### Stated problem
Write every record out again exactly as given.

start Stored data

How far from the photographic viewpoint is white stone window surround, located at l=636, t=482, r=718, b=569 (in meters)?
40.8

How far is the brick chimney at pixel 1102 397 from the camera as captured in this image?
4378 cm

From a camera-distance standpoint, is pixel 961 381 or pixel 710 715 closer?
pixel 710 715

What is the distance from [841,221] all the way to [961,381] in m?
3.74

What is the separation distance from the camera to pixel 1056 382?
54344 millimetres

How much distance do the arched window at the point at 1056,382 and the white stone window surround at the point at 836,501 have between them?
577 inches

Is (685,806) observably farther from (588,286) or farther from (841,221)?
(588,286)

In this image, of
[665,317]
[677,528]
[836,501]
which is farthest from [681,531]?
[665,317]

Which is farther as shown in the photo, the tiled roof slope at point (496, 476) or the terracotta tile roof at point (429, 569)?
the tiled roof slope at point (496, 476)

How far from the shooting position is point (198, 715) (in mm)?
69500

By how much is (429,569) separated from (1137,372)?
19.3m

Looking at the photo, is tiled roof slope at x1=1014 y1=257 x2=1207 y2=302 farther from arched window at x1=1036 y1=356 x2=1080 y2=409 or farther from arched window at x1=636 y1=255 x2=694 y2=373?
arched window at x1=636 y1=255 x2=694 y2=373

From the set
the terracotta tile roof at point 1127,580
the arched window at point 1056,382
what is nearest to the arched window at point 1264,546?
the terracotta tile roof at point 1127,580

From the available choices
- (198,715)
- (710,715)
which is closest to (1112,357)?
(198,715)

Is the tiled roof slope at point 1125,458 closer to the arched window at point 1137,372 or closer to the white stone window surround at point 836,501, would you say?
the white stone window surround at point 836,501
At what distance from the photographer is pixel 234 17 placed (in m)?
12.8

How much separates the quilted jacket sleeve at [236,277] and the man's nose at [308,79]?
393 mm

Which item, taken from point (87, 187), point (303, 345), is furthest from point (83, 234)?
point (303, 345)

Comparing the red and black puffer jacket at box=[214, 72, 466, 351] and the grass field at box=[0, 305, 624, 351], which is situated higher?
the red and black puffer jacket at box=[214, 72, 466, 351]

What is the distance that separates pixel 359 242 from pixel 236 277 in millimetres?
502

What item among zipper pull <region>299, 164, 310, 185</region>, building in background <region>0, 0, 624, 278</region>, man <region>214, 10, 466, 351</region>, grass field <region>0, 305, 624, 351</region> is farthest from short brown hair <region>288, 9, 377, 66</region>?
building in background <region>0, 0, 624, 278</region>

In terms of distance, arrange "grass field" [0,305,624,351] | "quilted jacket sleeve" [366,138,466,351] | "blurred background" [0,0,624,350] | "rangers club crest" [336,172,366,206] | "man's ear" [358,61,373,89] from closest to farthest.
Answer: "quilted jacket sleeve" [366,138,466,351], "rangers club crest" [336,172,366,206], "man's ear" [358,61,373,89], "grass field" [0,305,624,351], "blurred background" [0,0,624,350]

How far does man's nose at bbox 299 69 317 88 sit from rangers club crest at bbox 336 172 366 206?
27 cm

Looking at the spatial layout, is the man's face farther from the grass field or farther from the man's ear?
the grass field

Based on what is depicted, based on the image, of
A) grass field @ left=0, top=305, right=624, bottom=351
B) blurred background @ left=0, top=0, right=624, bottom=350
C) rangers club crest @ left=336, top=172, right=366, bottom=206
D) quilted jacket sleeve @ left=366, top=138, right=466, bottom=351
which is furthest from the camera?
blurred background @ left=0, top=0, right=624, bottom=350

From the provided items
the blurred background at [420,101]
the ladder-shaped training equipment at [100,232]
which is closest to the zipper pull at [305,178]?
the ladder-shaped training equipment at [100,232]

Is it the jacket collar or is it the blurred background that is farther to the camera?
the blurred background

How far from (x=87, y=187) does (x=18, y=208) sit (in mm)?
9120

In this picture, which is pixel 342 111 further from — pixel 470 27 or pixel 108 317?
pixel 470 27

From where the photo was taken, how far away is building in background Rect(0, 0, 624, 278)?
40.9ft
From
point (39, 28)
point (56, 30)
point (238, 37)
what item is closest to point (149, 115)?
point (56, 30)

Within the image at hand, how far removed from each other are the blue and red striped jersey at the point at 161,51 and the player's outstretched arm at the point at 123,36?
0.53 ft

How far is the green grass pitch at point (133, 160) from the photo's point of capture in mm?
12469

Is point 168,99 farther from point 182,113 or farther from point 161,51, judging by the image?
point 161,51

end Stored data

### Exercise answer
How far from the photographic viewpoint is white stone window surround, located at l=636, t=482, r=718, b=569 (in meters)?
40.8

How far is the brick chimney at pixel 1102 397 from the camera as captured in this image?
4378 cm

From a camera-distance standpoint, is pixel 961 381 or pixel 710 715 closer?
pixel 710 715

What is the distance from [841,221] all the way to [961,381] in m?
3.74

What is the separation distance from the camera to pixel 1056 382?
54344 millimetres

How much distance do the arched window at the point at 1056,382 and the white stone window surround at the point at 836,501 have between them?
577 inches

Is (685,806) observably farther from (588,286) or farther from (841,221)?
(588,286)

In this image, of
[665,317]
[677,528]
[836,501]
which is farthest from [681,531]?
[665,317]

Which is farther as shown in the photo, the tiled roof slope at point (496, 476) or the terracotta tile roof at point (429, 569)?
the tiled roof slope at point (496, 476)

How far from the shooting position is point (198, 715) (in mm)?
69500

By how much is (429,569) separated from (1137,372)?
19.3m

Looking at the photo, is tiled roof slope at x1=1014 y1=257 x2=1207 y2=302 farther from arched window at x1=1036 y1=356 x2=1080 y2=409 or farther from arched window at x1=636 y1=255 x2=694 y2=373?
arched window at x1=636 y1=255 x2=694 y2=373

From the set
the terracotta tile roof at point 1127,580
the arched window at point 1056,382
what is nearest to the arched window at point 1264,546?
the terracotta tile roof at point 1127,580

From the available choices
- (198,715)
- (710,715)
which is closest to (1112,357)?
(198,715)

Is the tiled roof slope at point 1125,458 closer to the arched window at point 1137,372 or closer to the white stone window surround at point 836,501, would you say?
the white stone window surround at point 836,501
At what distance from the photographer is pixel 234 17 placed (in m)?
12.8

How much separates the quilted jacket sleeve at [236,277] and the man's nose at [308,79]?
393 mm

Which item, taken from point (87, 187), point (303, 345), is furthest from point (83, 234)?
point (303, 345)

Comparing the red and black puffer jacket at box=[214, 72, 466, 351] and the grass field at box=[0, 305, 624, 351], which is situated higher?
the red and black puffer jacket at box=[214, 72, 466, 351]

What is the distance that separates pixel 359 242 from pixel 236 277 in millimetres?
502

What item among zipper pull <region>299, 164, 310, 185</region>, building in background <region>0, 0, 624, 278</region>, man <region>214, 10, 466, 351</region>, grass field <region>0, 305, 624, 351</region> is farthest from short brown hair <region>288, 9, 377, 66</region>?
building in background <region>0, 0, 624, 278</region>

In terms of distance, arrange "grass field" [0,305,624,351] | "quilted jacket sleeve" [366,138,466,351] | "blurred background" [0,0,624,350] | "rangers club crest" [336,172,366,206] | "man's ear" [358,61,373,89] from closest to farthest.
Answer: "quilted jacket sleeve" [366,138,466,351], "rangers club crest" [336,172,366,206], "man's ear" [358,61,373,89], "grass field" [0,305,624,351], "blurred background" [0,0,624,350]

How far does man's nose at bbox 299 69 317 88 sit from rangers club crest at bbox 336 172 366 206?
27 cm

Looking at the spatial layout, is the man's face farther from the grass field or farther from the man's ear?
the grass field

Based on what is depicted, based on the image, of
A) grass field @ left=0, top=305, right=624, bottom=351
B) blurred background @ left=0, top=0, right=624, bottom=350
C) rangers club crest @ left=336, top=172, right=366, bottom=206
D) quilted jacket sleeve @ left=366, top=138, right=466, bottom=351
which is furthest from the camera?
blurred background @ left=0, top=0, right=624, bottom=350

From the provided items
the blurred background at [420,101]
the ladder-shaped training equipment at [100,232]
which is closest to the zipper pull at [305,178]?
the ladder-shaped training equipment at [100,232]

Is it the jacket collar or is it the blurred background that is farther to the camera?
the blurred background

How far from (x=87, y=187) does (x=18, y=208) sit (in mm)?
9120

In this picture, which is pixel 342 111 further from — pixel 470 27 or pixel 108 317?
pixel 470 27

From where the photo was taken, how far away is building in background Rect(0, 0, 624, 278)?
40.9ft
From
point (39, 28)
point (56, 30)
point (238, 37)
what item is closest to point (149, 115)?
point (56, 30)

Within the image at hand, how far removed from each other are the blue and red striped jersey at the point at 161,51 and the player's outstretched arm at the point at 123,36?
0.53 ft

How far is the green grass pitch at point (133, 160) from the photo's point of capture in mm?
12469

Is point 168,99 farther from point 182,113 or farther from point 161,51, judging by the image?
point 161,51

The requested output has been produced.